* **GIVEN REQUEST**
Reproduce the data below with every "bare branch" switched to "leafless branch" and nothing else altered. Leave out the pictures.
## start DATA EXCERPTS
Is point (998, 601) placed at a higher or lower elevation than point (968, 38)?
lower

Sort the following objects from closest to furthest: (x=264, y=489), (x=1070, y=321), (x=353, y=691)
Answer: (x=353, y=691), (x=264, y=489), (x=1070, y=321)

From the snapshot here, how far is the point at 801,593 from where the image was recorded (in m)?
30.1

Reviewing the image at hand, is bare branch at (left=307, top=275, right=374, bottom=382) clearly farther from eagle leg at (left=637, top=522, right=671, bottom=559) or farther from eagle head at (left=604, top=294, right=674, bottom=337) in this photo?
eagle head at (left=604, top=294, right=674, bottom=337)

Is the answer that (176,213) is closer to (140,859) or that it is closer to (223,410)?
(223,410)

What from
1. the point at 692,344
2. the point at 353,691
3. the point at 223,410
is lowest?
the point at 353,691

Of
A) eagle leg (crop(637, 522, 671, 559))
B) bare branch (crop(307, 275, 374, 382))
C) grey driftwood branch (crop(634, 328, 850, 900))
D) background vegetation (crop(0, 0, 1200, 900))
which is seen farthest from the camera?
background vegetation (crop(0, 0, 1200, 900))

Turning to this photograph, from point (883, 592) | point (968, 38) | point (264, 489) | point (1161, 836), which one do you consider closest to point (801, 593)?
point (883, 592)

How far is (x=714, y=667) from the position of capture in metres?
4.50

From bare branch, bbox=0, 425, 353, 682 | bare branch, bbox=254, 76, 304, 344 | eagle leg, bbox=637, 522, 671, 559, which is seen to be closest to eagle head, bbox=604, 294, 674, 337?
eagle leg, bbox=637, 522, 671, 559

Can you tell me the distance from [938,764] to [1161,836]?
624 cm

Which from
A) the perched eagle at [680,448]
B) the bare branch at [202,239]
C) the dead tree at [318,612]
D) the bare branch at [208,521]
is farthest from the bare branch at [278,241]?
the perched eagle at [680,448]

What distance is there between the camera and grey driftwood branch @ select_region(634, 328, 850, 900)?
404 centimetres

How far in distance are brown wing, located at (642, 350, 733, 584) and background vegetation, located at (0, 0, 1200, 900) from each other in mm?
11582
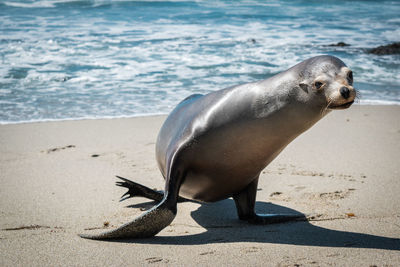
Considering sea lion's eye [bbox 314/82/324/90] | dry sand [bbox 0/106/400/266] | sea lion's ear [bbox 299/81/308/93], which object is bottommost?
dry sand [bbox 0/106/400/266]

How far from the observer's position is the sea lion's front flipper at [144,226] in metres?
3.18

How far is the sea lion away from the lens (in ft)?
10.2

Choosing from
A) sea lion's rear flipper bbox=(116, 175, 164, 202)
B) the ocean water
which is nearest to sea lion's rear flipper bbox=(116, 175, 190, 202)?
sea lion's rear flipper bbox=(116, 175, 164, 202)

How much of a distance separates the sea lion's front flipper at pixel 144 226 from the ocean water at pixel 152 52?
4.15 meters

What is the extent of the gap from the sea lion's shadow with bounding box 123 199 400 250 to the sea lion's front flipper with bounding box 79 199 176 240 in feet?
0.17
## end DATA EXCERPTS
* **THE REPLY**
Is point (998, 601) placed at a higher or lower elevation than point (968, 38)?
lower

Sort the following objects from closest to furthest: (x=264, y=489), (x=1070, y=321), (x=353, y=691)
Answer: (x=353, y=691), (x=264, y=489), (x=1070, y=321)

From the snapshot here, how far is the point at 801,593 from where the image was recorded (in m)?
30.1

Reviewing the image at hand, is leafless branch at (left=307, top=275, right=374, bottom=382) clearly farther from eagle leg at (left=637, top=522, right=671, bottom=559) or farther from eagle head at (left=604, top=294, right=674, bottom=337) in this photo?
eagle head at (left=604, top=294, right=674, bottom=337)

Is the answer that (176,213) is closer to (140,859) or that it is closer to (223,410)?
(223,410)

What from
1. the point at 692,344
2. the point at 353,691
3. the point at 223,410
is lowest?
the point at 353,691

Of
A) eagle leg (crop(637, 522, 671, 559))
B) leafless branch (crop(307, 275, 374, 382))
C) grey driftwood branch (crop(634, 328, 850, 900))
D) background vegetation (crop(0, 0, 1200, 900))
which is seen farthest from the camera?
background vegetation (crop(0, 0, 1200, 900))

Turning to this photograph, from point (883, 592) | point (968, 38) | point (264, 489) | point (1161, 836), which one do you consider closest to point (801, 593)?
point (883, 592)

How far is (x=714, y=667) from the position of capture in metres?
4.50

From leafless branch, bbox=0, 425, 353, 682 | leafless branch, bbox=254, 76, 304, 344 | eagle leg, bbox=637, 522, 671, 559, which is seen to be closest to eagle head, bbox=604, 294, 674, 337?
eagle leg, bbox=637, 522, 671, 559

Can you tell me the distance from [938,764] to [1161,836]?
624 cm

Which from
A) the perched eagle at [680,448]
B) the leafless branch at [202,239]
C) the dead tree at [318,612]
D) the leafless branch at [208,521]
is farthest from the leafless branch at [278,241]?
the perched eagle at [680,448]

What distance is there between the camera and grey driftwood branch @ select_region(634, 328, 850, 900)?
404 centimetres

How far in distance are brown wing, located at (642, 350, 733, 584) and background vegetation, located at (0, 0, 1200, 900) from each other in mm?
11582
Considering sea lion's eye [bbox 314/82/324/90] | dry sand [bbox 0/106/400/266] | sea lion's ear [bbox 299/81/308/93], which object is bottommost?
dry sand [bbox 0/106/400/266]

How far from the observer's position is the sea lion's front flipper at [144,226] in metres?
3.18

How far is the sea lion away from the lens (in ft)?
10.2

Choosing from
A) sea lion's rear flipper bbox=(116, 175, 164, 202)
B) the ocean water
which is nearest to sea lion's rear flipper bbox=(116, 175, 190, 202)?
sea lion's rear flipper bbox=(116, 175, 164, 202)

How much of a distance separates the sea lion's front flipper at pixel 144 226 from the ocean water at pixel 152 52?
4.15 meters

What is the extent of the gap from the sea lion's shadow with bounding box 123 199 400 250 to the sea lion's front flipper with bounding box 79 199 176 240 in feet?
0.17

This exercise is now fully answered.